患者さんの精神状態を読む観察眼が看護師に必要で難しい
患者さんと多くの時間を過ごす美容外科看護師は、患者さんの精神状態を読む観察眼を持って、患者さんの理想とする美しさや可愛いを理解できる美的センスを備えていなければならないと思うのです。
個人の理想の可愛さや美は,個人個人の主観や時代によって変化しちゃうので,他の人がそれを客観的に正しく理解するのは難しいです。
でも患者さん個人の状況に合わせた医療者的アドバイスや対応が必要です。
インフォームドコンセントの内容
美容看護師は、インフォームドコンセントの内容を十分に理解して、患者さんが不安や疑問に感じることはないかなどを明確にして、患者さんの代弁者,擁護者となる使命があります。
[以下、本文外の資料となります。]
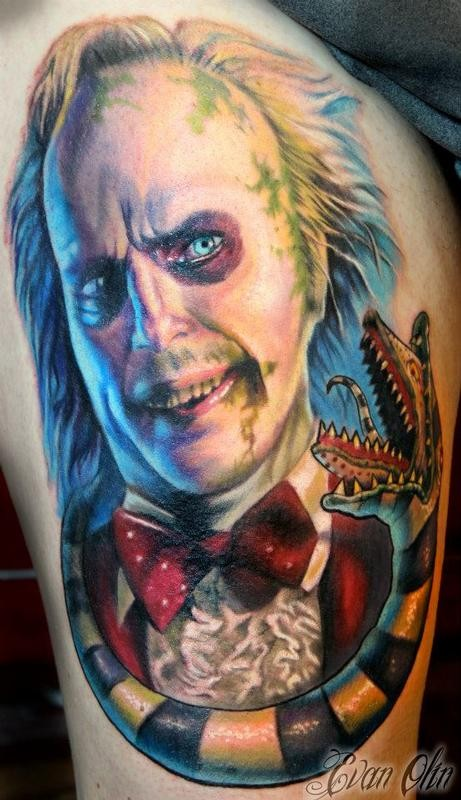Stunning colored horror style large thigh tattoo of creepy clown with alien like snake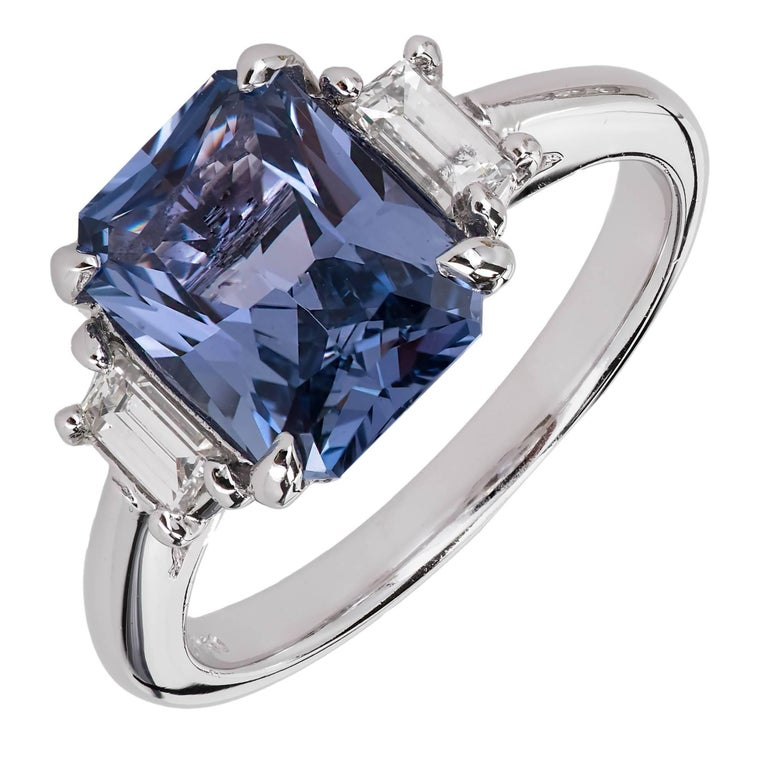 Peter Suchy rectangular brilliant cut fine bright periwinkle blue natural no heat Sapphire engagement ring, 2.56cts. GIA certified untreated center stone of purplish blue bright color. Accented with two baguette diamonds in a platinum setting.   1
最新の幅広い知識と美容外科独自の患者ケア、安全対策などの幅広い領域を包括したスキルを持って、さらにどんなことにも揺るぎない倫理観を持って、美容外科看護の質を向上させる必要があるんです。
専門的、包括的なアプローチによる洗練された看護ケアが医療事故・苦情を未然に防ぐことができ,そのことは患者の満足度へ繋がると思ってます。
日本では、美容外科看護の調査・研究はほぼされていない状態
日本では、美容外科看護の調査・研究はほぼされていない状態です。
それから美容外科看護は、看護師育成カリキュラムの履修科目にも、看護国家試験にもこの領域の出題もなく。
看護師免許更新講習も専門看護師の認定もない。つまり美容外科看護師は自己学修、自己評価をする現状です。
新しく美容外科に就職や転職してきてくれた看護師
自分の看護スキルを客観的に評価されない環境があるです。
新しく美容外科に就職や転職してきてくれた看護師が、美容看護に不安を感じたままの状態になることは良くない!!!
患者さんが置かれている環境、美容外科看護師を取り巻く環境をいろいろと明らかにしていくべきですね。
患者さんの “こころ”と“からだ”の悩みを同時に解決できる!患者さんが毎日をより楽しく過ごせるように、美容手術を受けて良かったと思ってもらえるようにしていかないといけないなと思います。